Il Ministro Giorgetti punta al taglio

Il ministro dell’Economia, Giancarlo Giorgetti, ha espresso l’intenzione di “chiudere definitivamente” l’era del Superbonus entro il 2023. L’obiettivo è arginare quella che è stata definita un'”eccessiva generosità” della misura, ritenuta insostenibile per le finanze pubbliche nel lungo termine. La decisione prevede la rimozione di agevolazioni quali sconti in fattura e cessioni del credito, oltre alla fine delle correzioni ai piani di lavoro precedentemente consentite.

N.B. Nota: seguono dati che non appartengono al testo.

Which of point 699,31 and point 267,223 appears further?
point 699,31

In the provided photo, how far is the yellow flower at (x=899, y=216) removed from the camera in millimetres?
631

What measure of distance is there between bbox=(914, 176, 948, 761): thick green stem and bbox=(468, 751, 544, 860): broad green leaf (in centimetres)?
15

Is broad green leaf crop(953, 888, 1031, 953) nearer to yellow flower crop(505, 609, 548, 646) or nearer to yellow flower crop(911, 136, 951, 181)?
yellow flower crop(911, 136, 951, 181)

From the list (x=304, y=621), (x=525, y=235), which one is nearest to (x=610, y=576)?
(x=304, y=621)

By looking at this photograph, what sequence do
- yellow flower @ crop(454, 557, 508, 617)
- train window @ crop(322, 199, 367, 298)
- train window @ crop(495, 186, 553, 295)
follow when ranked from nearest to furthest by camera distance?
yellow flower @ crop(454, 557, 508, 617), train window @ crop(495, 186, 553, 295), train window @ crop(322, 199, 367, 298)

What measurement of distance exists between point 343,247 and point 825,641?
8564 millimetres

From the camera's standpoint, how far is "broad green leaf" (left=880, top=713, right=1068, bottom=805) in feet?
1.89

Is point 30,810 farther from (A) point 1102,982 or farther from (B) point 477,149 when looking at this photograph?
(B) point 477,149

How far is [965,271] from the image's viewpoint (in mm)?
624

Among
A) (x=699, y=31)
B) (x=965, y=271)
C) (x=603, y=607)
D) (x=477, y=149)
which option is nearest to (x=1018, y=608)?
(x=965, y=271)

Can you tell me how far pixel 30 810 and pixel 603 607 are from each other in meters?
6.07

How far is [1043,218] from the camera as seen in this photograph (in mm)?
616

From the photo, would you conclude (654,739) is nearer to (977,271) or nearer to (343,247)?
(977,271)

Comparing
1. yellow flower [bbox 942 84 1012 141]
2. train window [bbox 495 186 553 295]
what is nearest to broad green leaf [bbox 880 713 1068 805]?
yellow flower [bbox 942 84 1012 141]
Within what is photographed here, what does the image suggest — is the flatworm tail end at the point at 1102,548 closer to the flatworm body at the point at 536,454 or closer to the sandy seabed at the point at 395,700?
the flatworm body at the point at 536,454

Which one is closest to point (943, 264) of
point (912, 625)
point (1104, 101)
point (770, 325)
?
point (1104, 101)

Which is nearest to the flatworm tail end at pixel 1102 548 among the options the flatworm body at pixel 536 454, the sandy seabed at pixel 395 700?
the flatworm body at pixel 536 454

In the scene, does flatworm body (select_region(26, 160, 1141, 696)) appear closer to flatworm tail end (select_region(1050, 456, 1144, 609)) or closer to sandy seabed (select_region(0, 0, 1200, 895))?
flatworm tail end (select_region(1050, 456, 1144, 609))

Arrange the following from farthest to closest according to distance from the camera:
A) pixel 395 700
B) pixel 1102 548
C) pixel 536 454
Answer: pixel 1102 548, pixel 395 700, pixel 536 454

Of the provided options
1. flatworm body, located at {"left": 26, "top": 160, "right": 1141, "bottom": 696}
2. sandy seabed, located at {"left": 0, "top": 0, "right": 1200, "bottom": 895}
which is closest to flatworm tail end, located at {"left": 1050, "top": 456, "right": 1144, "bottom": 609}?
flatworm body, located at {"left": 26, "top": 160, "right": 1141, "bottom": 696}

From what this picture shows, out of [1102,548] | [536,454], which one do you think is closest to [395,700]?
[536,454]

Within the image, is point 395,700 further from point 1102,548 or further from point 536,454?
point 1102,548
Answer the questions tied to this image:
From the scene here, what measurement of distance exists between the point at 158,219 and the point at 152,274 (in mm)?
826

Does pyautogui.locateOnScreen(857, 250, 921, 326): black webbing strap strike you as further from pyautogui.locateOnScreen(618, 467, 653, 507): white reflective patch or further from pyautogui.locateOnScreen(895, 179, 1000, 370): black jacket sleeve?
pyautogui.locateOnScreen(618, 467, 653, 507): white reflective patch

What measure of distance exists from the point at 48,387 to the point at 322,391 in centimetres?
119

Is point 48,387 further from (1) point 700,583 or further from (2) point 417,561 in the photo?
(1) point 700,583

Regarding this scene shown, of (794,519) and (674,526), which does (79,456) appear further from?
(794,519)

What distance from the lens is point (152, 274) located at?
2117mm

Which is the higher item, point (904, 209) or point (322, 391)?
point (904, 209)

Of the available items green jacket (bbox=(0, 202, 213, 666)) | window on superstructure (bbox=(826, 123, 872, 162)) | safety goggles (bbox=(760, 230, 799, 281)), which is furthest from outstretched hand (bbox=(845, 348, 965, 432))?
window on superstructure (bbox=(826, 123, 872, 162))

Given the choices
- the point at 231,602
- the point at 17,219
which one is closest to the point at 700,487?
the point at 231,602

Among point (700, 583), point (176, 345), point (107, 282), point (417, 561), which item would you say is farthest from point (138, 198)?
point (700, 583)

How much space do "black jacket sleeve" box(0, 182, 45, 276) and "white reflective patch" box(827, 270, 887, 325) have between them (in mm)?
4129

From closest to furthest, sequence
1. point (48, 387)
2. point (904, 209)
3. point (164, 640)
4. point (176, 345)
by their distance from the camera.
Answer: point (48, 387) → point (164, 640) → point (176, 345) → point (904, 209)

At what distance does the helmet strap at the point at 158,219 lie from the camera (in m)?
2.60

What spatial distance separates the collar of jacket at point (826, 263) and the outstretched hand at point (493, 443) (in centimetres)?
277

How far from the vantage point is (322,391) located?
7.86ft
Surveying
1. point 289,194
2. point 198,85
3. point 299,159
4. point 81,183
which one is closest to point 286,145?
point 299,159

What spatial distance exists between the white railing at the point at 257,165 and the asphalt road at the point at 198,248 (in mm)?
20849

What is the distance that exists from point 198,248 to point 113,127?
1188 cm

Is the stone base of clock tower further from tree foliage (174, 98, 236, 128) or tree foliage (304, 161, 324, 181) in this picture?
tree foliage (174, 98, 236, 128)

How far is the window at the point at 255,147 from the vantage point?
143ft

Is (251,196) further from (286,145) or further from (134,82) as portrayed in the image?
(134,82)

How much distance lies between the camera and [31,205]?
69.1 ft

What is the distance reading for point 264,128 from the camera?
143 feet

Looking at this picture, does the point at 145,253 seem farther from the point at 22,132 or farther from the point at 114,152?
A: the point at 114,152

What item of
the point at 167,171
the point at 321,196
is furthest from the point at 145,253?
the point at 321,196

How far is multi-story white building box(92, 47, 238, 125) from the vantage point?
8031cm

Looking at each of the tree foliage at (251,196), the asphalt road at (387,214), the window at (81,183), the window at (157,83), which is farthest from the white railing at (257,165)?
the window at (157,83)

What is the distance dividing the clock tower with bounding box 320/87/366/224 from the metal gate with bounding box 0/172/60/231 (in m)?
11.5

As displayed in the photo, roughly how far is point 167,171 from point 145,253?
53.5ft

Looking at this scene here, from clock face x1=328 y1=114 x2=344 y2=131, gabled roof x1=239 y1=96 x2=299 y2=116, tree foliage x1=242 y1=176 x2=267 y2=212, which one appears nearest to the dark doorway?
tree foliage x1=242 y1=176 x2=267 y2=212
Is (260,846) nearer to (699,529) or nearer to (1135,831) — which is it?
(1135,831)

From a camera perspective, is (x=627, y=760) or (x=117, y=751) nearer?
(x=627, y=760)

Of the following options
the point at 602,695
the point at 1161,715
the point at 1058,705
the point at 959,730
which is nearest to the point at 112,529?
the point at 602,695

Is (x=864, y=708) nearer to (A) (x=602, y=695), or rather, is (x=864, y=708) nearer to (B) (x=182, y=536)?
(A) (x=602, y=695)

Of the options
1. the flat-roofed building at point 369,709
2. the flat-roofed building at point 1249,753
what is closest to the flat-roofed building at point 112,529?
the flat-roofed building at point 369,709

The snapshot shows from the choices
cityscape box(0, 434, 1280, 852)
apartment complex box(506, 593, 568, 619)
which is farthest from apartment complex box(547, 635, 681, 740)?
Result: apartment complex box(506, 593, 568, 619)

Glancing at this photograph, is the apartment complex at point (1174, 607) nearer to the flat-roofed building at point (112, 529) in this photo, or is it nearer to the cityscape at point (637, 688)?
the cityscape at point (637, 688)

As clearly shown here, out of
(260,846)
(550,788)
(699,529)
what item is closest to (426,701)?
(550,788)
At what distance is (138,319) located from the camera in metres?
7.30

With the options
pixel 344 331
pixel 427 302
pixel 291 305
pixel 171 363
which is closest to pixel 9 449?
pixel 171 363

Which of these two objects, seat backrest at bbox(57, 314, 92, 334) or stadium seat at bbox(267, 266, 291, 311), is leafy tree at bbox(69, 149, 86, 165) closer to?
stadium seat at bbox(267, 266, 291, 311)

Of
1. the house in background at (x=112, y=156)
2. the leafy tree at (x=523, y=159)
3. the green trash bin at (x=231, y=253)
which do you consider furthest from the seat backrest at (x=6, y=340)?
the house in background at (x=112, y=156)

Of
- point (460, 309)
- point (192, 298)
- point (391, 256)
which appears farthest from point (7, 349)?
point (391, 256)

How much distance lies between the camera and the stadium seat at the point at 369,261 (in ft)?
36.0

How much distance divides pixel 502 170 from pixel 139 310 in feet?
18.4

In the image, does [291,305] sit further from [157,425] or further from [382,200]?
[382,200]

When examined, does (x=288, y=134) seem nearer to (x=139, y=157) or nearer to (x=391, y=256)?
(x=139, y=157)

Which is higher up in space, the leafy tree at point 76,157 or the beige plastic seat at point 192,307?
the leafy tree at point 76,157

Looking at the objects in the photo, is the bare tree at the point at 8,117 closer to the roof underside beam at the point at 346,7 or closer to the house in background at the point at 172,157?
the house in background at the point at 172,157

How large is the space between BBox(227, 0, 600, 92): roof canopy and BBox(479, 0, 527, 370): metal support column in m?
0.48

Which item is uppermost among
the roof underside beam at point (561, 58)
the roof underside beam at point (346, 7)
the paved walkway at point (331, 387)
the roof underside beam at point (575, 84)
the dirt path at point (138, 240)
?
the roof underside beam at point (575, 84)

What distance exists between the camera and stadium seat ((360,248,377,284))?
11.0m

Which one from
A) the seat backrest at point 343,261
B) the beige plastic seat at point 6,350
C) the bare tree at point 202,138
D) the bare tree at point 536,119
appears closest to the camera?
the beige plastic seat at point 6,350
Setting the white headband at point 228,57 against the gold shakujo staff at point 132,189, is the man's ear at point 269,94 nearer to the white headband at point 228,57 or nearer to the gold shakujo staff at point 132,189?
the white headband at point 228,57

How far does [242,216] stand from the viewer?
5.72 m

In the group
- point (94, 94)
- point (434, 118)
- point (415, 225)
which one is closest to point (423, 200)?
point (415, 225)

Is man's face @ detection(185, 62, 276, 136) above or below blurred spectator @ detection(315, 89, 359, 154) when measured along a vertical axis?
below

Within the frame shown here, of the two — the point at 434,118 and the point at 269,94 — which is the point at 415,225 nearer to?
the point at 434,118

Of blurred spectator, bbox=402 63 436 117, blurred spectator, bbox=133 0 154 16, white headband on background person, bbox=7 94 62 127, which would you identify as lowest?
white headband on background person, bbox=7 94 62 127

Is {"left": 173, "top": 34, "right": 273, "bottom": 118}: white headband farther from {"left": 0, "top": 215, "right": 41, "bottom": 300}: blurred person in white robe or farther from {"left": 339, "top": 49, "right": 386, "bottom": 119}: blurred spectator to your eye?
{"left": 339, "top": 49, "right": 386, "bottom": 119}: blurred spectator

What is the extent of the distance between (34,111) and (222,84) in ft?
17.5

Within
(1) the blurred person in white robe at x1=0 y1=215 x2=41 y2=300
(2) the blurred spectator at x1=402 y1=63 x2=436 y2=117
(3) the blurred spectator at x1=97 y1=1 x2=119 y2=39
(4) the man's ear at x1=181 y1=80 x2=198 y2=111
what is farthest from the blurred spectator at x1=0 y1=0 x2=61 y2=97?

Reazioni dal mondo professionale

Matteo Faustini, presidente dell’Ordine degli Architetti di Verona, ha messo in evidenza come questa mossa del Governo aggravi ulteriormente la situazione di un settore già provato da cambiamenti normativi continui e da una crescente crisi di liquidità. La fine del Superbonus, secondo Faustini, non solo complicherà la vita delle famiglie a basso reddito, ma rallenterà anche il processo di riqualificazione energetica degli edifici, con ripercussioni negative sull’ambiente e sull’economia del paese.

Effetti sul mercato e sull’occupazione

L’interruzione del Superbonus è prevista avere conseguenze significative sul mercato edile, con una stima di riduzione del 30% dei cantieri aperti nel 2024. Le implicazioni occupazionali sono altrettanto gravi, con la prospettiva di perdere fino a 100.000 posti di lavoro nel settore ed una possibile contrazione dello 0,4% del Pil italiano. Questa mossa rischia di frenare non solo l’avanzamento verso gli obiettivi di autonomia energetica del paese ma anche di mettere in crisi il tessuto sociale, colpendo le famiglie meno abbienti.